Dennis Weaver's performance also gets a nod, once described as a "spastic woodpecker" (it felt almost naughty just spelling the word but remember, the past is a different country). Tiny bits of detail continue to astound me. Once the restoration was complete, it was shown to Rosenbaum who immediately asked "Where's the punch?" – a sound effect of Quinlan roughing up his suspect while we're on Vargas in the bathroom. You get the distinct impression that these men really know their stuff. Oh, and Janet Leigh did half of this movie with a broken left arm!
The stand out scene inviting the Hayes Code's wrath (the US censor at that time) was the explicitly suggested gang rape scene of Janet Leigh in the motel room. It's all done with low angles and menacing stares but its power remains undiminished even though Leigh is visually manhandled just the once. The actress claims she performed this herself but even a Blu-ray's detailed picture didn't give me enough detail to confirm this. I suspect it was a stuntwoman. If you have a healing broken arm, you're not going to be flailing for your life as several 'delinquents' pick you up off a bed.
The scholars confirm that the studio cut with the reshooting and the re-editing was hard to follow (phew, it wasn't just me then). The movie was released with no press shows (in the industry, this is because the studio fear widespread negative reaction and have all but given up on the project) and little fanfare despite the A-list talent on display. It didn't do well (what a surprise) but it's heartening to see it receive this kind of attention fifty-eight years later. It's also nice to hear the two confirm the importance of editing. My favourite Welles quote ("...As for my style, for my vision of the cinema, editing is not simply one aspect; it's the aspect.") was referring to the editorial debacle that plagued this wonderful movie. I'll give writer/director Paul Schrader the last word. About Touch Of Evil, he said "It is the epitaph of film noir," and what a glorious epitaph.
Accompanying 56 Page Booklet
Oh, this is a great and rewarding trend in these digital days. Even though reviewers get the PDF versions, I must say the Booklet is a tremendous resource for further appreciation under one roof. Here we have articles and reviews on the film from luminaries such as François Truffaut and André Bazin and two pieces from Welles, an exhaustive interview and a curious piece decrying the larger cinema screens being rolled out to combat TV. There's a timeline charting the movie's changing fates and a discussion about the two aspect ratios conundrum. And it's lavishly illustrated including a shot of Welles at the time sans Quinlan make up. There's also a retrospective taken from a 1971 issue of Film Comment by Terry Comito. It's a terrific addition to the Masters Of Cinema canon.
Considering the importance and significance of Welles' memo upon which the restoration was based, it seems a little odd it's not included in the Extra Features as it was on the NTSC DVD of the release. Could this be because Rick Schmidlin is planning a book about the restoration using the memo as a spine? I'm not unduly upset at this as I will probably buy the book too...
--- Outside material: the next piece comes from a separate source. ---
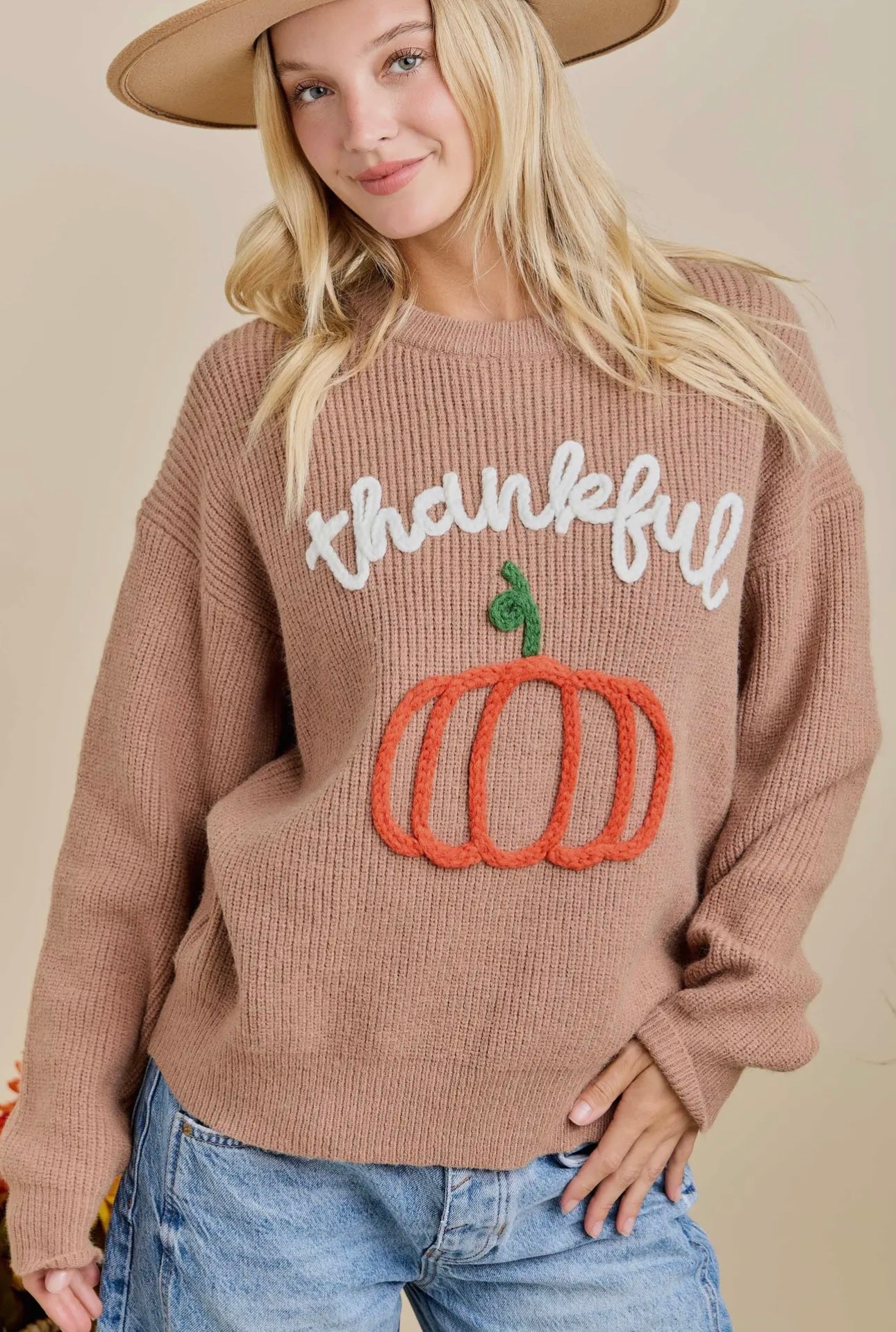 Thankful Pumpkin Sweater Main Strip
Welles' last Hollywood directorial gasp and a classic noir is a terrific movie on all manner of levels. It's part cop thriller, part character examination and all evidence of a rare talent behind and in front of the camera. Touch Of Evil is Welles firing on all creative cylinders. Now you can see in HD exactly why the discerning Dr. Wilson from House has a poster of Touch Of Evil up on his wall. Highly recommended.